Health workers’ rights highlight the interdependence and confluence of rights in that the right to decent and safe working conditions along with freedom of assembly, freedom from discrimination and right to due process drives the attainment of the right to health. International human rights law, in particular Article 7 of the International Covenant on Economic, Social, Cultural Rights, calls for “just and favourable” work conditions including the “right to safe working conditions”. This is further explicated in the General Comment on Right to Work, which sets out respect for workers rights as well as individual’s fundamental rights, a living wage, and respect for workers’ physical and mental integrity, as the main components of decent work.
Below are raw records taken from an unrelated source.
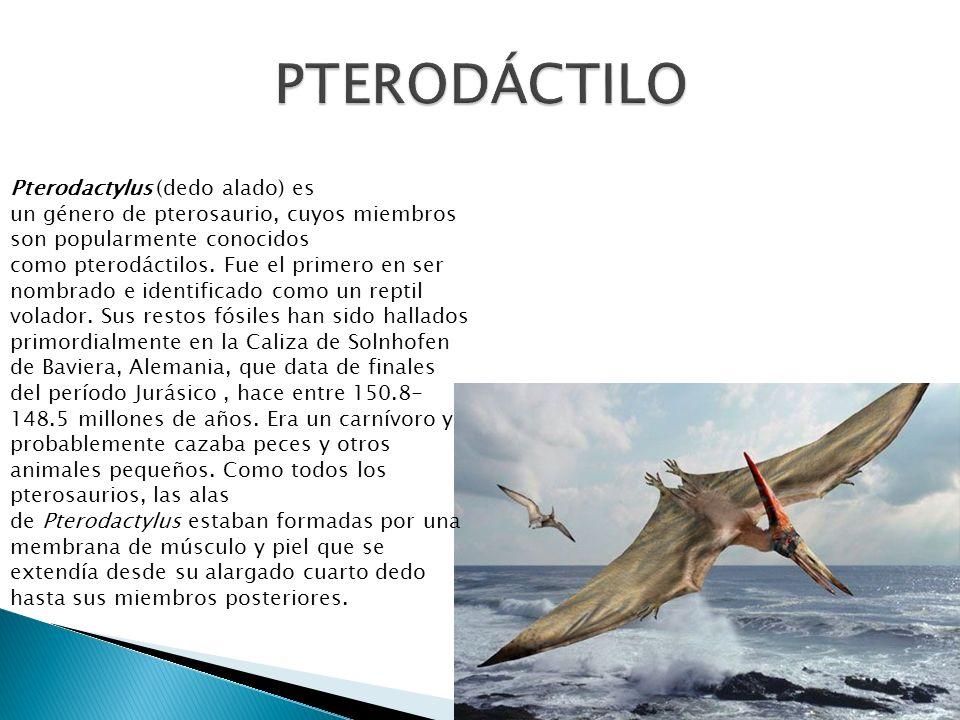 Pterodactylus (dedo alado) es un género de pterosaurio, cuyos miembros son popularmente conocidos como pterodáctilos. Fue el primero en ser nombrado e
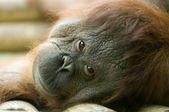 Orang-utan lying down — Stock Photo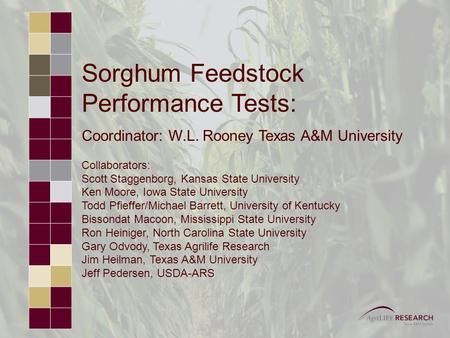 Sorghum Feedstock Performance Tests: Coordinator: W.L. Rooney Texas A&M University Collaborators: Scott Staggenborg, Kansas State University Ken Moore,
The International Labour Organizations (ILO) Decent Work Agenda encapsulates these principles into four strategic objectives which include promoting productive employment, guaranteeing rights at work, extending social protection and promoting social dialogue.
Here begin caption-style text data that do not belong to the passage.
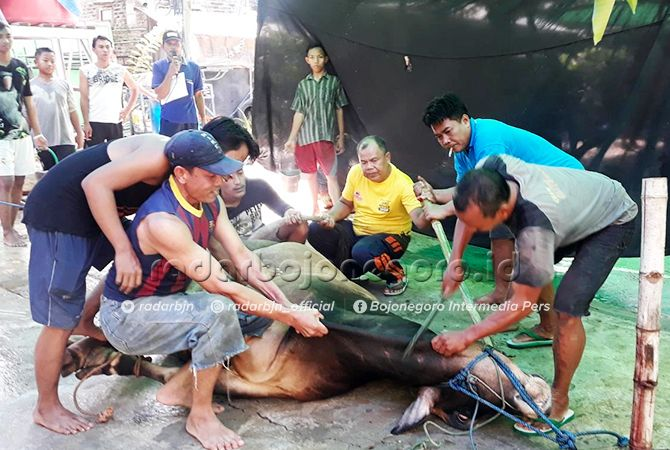 SAPI KEDELAPAN: Ketua Panitia Idul Adha Masjid Taqwa Mojokampung Nur Farid Muttaqin saat menyembelih sapi kedelapan dari 21 sapi dan 17 kambing kurban, Ahad (11/8).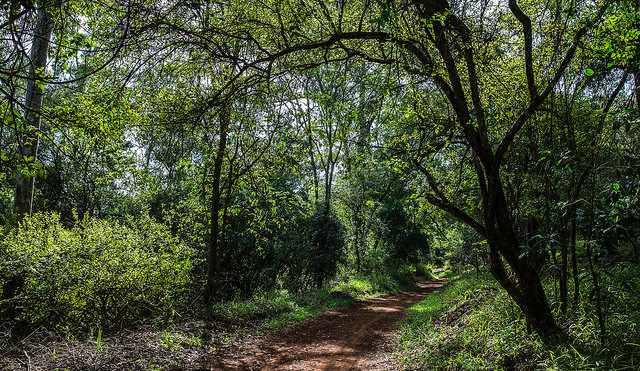 A section of the walking trail at Karura Forest | © Ninara/Flickr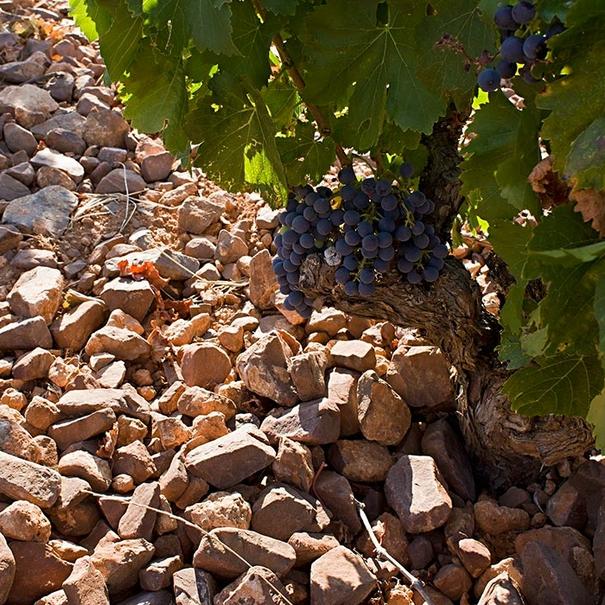 Detalle del suelo y de la uva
Ensuring decent work should not stop at improving recruitment, training, motivation and retention of the health workforce but be cognizant of the inherent occupational risks of being a health worker. For starters, we need to acknowledge the discrimination, sometimes culminating into abuse and violence, health workers face during the course of their employment. The UNAIDS and WHO Agenda for Zero Discrimination in Health Care statement recognizes institutional discrimination perpetuated by co-workers and employers but stops short of specifically recognizing that abuse, violence or discrimination maybe perpetuated by patients or their families as well. Many a times discrimination is related to the health worker’s gender, race, national or ethnic origin, disabilities and even health status. Also, unsafe working conditions – e.g. lack of water and sanitation, lack of retractable needles increasing the potential for needlestick and sharps injuries, lack of personal protective equipment – do not allow health workers to deliver care commensurate with their skills. Recently, attacks on health workers have escalated, further adding to already precarious work situations experienced in  humanitarian settings. Alarmingly, in some incidences, health workers have been denied access to injured persons or are forced to be complicit in mistreatment and harm. These violate established principles of medical neutrality and contravene the Geneva Conventions.
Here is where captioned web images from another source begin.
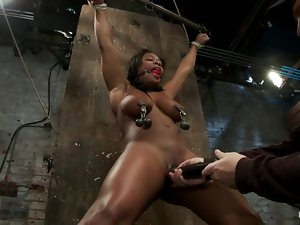 Ebony Yasmine Loven gets her tits tortured and pussy toyed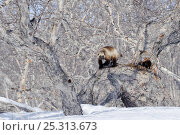 Купить «Wolverine (Gulo gulo) on fallen tree beside den, Kamchatka, Far East Russia, April 2008», фото № 25313673, снято 24 июня 2019 г. (c) Nature Picture Library / Фотобанк Лори
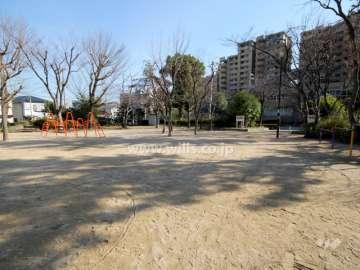 野寄公園0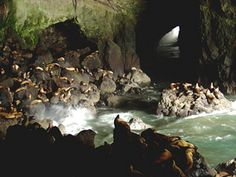 Sea Lion Caves, Oregon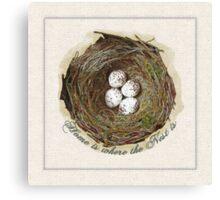 Wildcraft Nest Canvas Print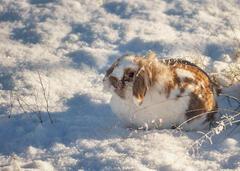 Snow Dusted Fudge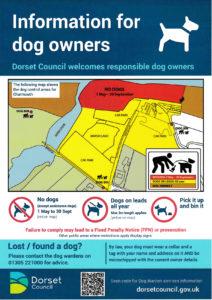 Charmouth beach dog policy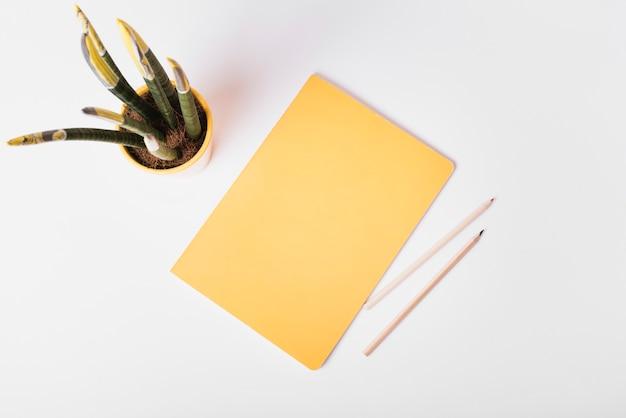 Vue aérienne, de, plante d'intérieur, à, papier vierge, et, deux, crayons, sur, arrière-plan blanc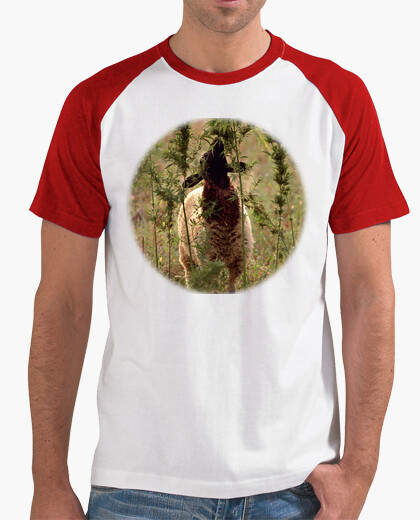 T-shirt beeeee marijuana (petto)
Evidence shows that inadequate investment in health workforce leads to uncoordinated, piecemeal, and stopgap initiatives and solutions that may show transient positive results but does not improve patient quality of care or national health systems functioning on the long run. These structural failures become even more pronounced in resource strapped settings in low- and middle-income countries. Even, last minute influx of financial resources and logistical information cannot contain health emergencies without a robust healthcare workforce, as seen during the Ebola outbreak. Role optimization to community health workers and volunteers has been instrumental both in emergency situations and health care systems affected by brain drain, but this alone cannot sustain population health needs. Moreover, these positions are still riddled with inconsistent standards, lack of adequate legislation and regulation, exposure to occupational hazards, little or no pay, and unacknowledged and unaddressed personal repercussion including facing stigma in their own communities.

Therefore, we cannot hope to increase access to health workers or make sustained progress on the right to health without ensuring a basic minimum in safety and working conditions globally. Further, it makes a strong case for utilizing a rights-based approach to implementing the Global Strategy on Human Resources for Health: workforce 2030 and the subsequent joint WHO/ILO/OECD five-year action plan for health employment and inclusive economic growth (“Working for Health”). Besides, how can we hold health workers accountable for their responsibilities if we cannot ensure their rights.